Special result behavior

If the calculation result is either NaN or ±Infinity, overflow toggle will be turned on. The result will still be stored as-is in rA.

Comparison instructions

  • F32CMPA ([Opcode::CmpA], F = 7): Compare rA with V as binary32 values.
  • F32CMPX ([Opcode::CmpX], F = 7): Compare rX with V as binary32 values.

Compare rA or rX against V as binary32 values. Stores result in comparison indicator.

Note that NaNs are unordered against any other values.

Special result behavior

Trivial.

Jump instructions

The regular [Opcode::Jmp] variants also works for binary32 comparisons.

  • F32JORD ([Opcode::Jmp], F = 11): Jump on ordered.
  • F32JUNORD ([Opcode::Jmp], F = 12): Jump on unordered.

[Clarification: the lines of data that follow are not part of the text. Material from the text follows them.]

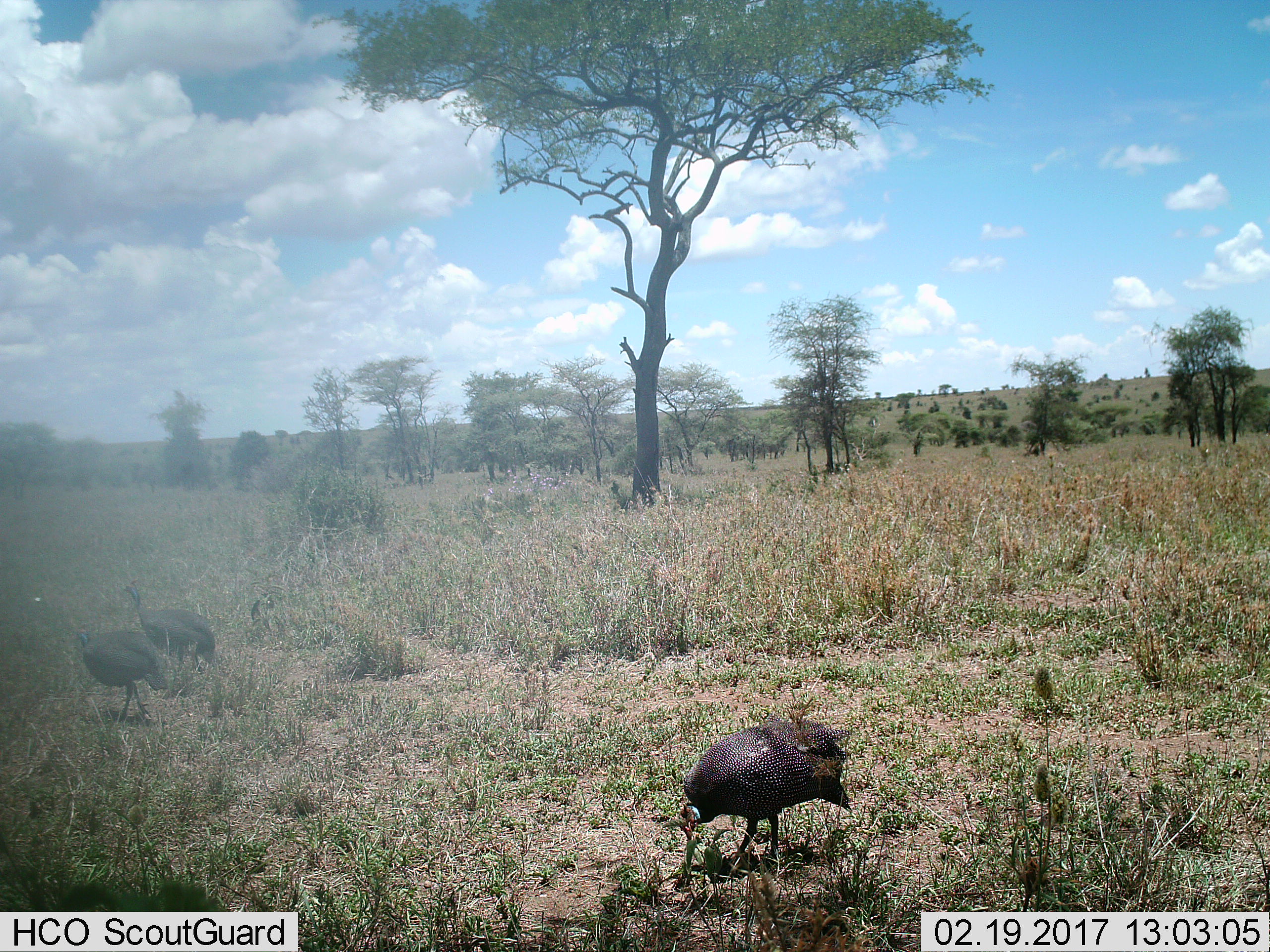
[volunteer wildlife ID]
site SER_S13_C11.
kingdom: Animalia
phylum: Chordata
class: Aves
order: Galliformes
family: Numididae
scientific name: Numididae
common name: guineafowl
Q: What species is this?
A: Guineafowl (Numididae).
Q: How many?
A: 3.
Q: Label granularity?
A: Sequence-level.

Perform jump according to last binary32 comparison result.

Special result behavior

Trivial.

x-binary: Binary operations (TAOCP Section 4.5.2)

This extension adds support for binary operations to registers and words, allowing for bit-wise shifts and conditional jumps on final bit of registers (even/odd).

Shift instructions

  • SLB ([Opcode::Shift], F = 6): Shift left rAX binary. The contents of rA and rX are shifted left M binary places. The signs of rA and rX are not affected.)
  • SRB ([Opcode::Shift], F = 7): Shift right rAX binary. C = 6; F = 7. The contents of rA and rX are shifted right M binary places.

Jump instructions

  • JAE ([Opcode::JA], F = 6): Jump rA even.
  • JAO ([Opcode::JA], F = 7): Jump rA odd.
  • JXE ([Opcode::JX], F = 6): Jump rX even.
  • JXO ([Opcode::JX], F = 7): Jump rX odd.

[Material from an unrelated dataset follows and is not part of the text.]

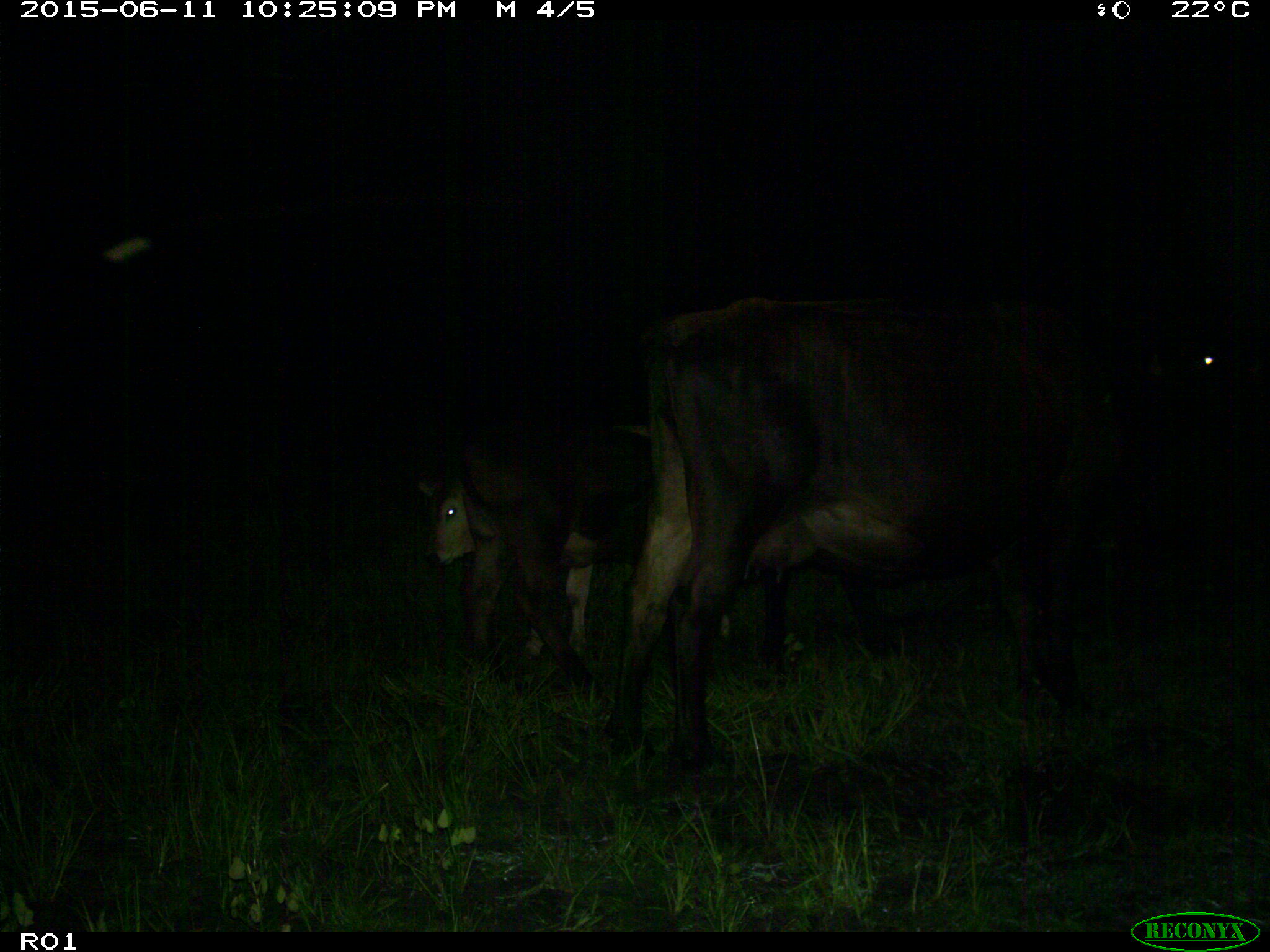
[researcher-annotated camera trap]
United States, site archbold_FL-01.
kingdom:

These instructions look at the least significant bit in rA and rX, performing jumps according to its oddity.

x-binarith: Binary arithmetic instructions

This extension adds support for binary arithmetics, resembling the classical 'bit operations' in various programming languages. These operations are indeed not authentic MIX (which requires operations to be independent of byte size and numerical base), so they are categorized under [Opcode::Special] sections.

Arithmetic instructions

  • NOT ([Opcode::Special], F = 9): Perform bitwise NOT on rA, then store result in rA.
  • AND ([Opcode::Special], F = 10): Perform bitwise AND on V and rA, then store result in rA.
  • OR ([Opcode::Special], F = 11): Perform bitwise OR on V and rA, then store result in rA.
  • XOR ([Opcode::Special], F = 12): Perform bitwise XOR on V and rA, then store result in rA.

Sign treatment

In every operations listed in this extension, [Word<N, P>::POS] is treated as 0x0, while [Word<N, P>::NEG] is treated as 0x1.